Para finalizar, é importante alertar que a melhora recente dos principais indicadores de mercado de trabalho não significa, de forma alguma, que os seus problemas estruturais tenham sido equacionados de forma satisfatória.
Se se atenta para os números da Pesquisa de Emprego e Desemprego – PED do Dieese/Fundação Seade, metodologicamente diferente da PME do IBGE, é possível constatar taxas de desemprego sensivelmente mais elevadas: 10,0%, em novembro de 2012, para a média das regiões metropolitanas pesquisadas , com Recife e Salvador ostentando as maiores taxas, 12,1% e 17,2%, respectivamente. Isto ocorre, dentre outras coisas, porque a PED capta, além do desemprego aberto, o chamado desemprego oculto pelo trabalho precário e pelo desalento, que, juntos, representavam mais de 500 mil trabalhadores no mês em análise.
Ademais, não se pode menosprezar o alto grau de heterogeneidade estrutural do mercado de trabalho brasileiro. Ainda que setores de mais elevada produtividade tenham absorvido uma parcela importante da força de trabalho ao longo do período recente, outra parcela significativa se encontra redundante ou desocupada, sendo absorvida espuriamente em setores de produtividade bastante baixa, especialmente no ramo dos serviços. Nesse sentido, vale destacar a forte presença na força de trabalho brasileira do trabalho doméstico e dos trabalhadores por conta própria.

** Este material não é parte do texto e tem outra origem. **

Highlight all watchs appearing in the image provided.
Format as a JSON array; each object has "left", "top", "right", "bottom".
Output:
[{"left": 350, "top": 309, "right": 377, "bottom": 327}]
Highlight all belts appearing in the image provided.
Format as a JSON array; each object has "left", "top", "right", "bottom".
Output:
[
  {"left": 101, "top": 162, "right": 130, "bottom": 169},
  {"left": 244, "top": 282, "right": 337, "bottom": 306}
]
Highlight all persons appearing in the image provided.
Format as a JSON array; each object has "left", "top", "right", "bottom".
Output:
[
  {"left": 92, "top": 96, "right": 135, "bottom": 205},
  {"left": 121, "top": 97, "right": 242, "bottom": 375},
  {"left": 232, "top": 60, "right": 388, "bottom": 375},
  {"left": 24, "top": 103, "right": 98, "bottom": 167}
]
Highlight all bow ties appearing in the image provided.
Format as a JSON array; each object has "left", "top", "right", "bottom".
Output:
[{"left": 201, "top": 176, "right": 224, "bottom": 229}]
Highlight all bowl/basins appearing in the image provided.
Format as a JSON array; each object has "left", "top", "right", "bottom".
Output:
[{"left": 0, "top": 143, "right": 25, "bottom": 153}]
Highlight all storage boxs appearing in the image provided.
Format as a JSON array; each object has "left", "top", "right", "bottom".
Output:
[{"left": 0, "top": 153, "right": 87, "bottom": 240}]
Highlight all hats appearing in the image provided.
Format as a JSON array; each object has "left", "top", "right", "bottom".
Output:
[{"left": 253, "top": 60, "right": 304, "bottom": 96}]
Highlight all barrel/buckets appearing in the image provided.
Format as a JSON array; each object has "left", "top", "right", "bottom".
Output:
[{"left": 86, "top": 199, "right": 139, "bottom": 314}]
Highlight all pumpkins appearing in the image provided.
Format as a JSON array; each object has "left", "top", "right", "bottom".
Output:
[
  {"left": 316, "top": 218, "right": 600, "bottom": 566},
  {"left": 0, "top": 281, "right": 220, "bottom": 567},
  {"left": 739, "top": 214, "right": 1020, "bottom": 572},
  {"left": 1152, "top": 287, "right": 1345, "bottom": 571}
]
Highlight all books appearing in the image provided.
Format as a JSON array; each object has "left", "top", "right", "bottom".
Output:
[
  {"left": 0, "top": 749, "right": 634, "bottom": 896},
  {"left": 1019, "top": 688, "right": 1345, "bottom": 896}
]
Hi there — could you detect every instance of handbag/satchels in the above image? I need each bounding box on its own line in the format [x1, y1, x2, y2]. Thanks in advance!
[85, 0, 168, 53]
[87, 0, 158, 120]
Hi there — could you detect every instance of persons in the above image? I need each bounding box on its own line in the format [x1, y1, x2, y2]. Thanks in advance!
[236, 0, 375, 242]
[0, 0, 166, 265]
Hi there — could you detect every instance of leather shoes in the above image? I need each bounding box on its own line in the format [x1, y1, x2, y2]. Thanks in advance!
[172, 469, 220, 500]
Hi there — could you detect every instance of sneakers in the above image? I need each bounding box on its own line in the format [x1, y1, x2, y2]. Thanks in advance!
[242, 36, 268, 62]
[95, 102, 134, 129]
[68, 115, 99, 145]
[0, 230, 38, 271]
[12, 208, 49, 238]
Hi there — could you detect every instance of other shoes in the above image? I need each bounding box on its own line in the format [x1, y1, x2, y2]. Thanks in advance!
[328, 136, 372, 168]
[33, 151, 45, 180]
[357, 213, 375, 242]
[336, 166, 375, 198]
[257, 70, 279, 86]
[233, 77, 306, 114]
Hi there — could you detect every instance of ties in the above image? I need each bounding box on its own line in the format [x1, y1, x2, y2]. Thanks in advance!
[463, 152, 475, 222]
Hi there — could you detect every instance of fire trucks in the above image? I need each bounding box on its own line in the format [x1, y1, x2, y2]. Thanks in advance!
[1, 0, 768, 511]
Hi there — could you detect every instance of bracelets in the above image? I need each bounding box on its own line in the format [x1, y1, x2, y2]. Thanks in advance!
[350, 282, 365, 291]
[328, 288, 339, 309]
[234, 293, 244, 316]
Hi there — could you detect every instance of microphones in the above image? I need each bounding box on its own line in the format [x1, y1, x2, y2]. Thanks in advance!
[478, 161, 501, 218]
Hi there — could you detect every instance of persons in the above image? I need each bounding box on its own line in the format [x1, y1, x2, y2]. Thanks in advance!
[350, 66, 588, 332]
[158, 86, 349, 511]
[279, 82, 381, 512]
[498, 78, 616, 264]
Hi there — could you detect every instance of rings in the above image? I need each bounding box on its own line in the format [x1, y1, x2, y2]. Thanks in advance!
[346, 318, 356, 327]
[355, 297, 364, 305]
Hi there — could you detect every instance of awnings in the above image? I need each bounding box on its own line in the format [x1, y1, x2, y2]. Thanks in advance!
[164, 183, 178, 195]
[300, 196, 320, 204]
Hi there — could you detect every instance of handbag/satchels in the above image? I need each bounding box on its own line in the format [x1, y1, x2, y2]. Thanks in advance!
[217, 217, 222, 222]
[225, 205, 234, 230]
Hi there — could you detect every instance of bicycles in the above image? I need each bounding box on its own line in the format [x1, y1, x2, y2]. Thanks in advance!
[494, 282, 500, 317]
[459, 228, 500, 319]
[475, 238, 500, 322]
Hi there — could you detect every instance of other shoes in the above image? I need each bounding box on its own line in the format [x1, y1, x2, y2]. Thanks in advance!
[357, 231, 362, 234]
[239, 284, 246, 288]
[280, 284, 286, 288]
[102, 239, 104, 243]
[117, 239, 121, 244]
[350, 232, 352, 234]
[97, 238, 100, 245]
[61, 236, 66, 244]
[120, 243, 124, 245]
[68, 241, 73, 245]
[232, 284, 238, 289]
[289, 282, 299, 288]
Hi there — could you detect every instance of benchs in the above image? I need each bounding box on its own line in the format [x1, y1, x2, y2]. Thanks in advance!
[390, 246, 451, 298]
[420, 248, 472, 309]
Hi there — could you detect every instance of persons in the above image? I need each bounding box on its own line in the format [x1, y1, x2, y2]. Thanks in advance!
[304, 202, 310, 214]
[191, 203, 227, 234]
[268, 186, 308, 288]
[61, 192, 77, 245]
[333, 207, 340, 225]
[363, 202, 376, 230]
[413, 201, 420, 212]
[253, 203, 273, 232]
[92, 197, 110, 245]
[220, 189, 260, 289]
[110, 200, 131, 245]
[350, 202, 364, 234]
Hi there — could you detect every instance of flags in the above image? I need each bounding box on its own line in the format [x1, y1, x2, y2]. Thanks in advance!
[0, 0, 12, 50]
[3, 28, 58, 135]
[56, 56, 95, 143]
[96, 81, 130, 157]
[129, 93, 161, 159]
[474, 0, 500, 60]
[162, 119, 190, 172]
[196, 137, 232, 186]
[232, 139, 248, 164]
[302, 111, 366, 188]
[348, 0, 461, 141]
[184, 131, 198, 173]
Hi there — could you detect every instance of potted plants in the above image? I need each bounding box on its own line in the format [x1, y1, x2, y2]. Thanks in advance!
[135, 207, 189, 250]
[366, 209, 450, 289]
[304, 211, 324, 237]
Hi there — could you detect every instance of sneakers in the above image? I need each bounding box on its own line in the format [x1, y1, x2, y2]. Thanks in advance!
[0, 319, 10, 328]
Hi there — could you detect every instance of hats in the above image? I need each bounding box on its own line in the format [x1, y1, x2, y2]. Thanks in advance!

Assim sendo, mesmo com as baixas taxas de desemprego para os padrões brasileiros, falar em pleno emprego em um mercado de trabalho com tais características não deixa de ser mais uma “ideia fora do lugar” quando se trata de uma economia capitalista periférica como a nossa.
* Economista e Doutorando em Desenvolvimento Econômico pelo IE/Unicamp.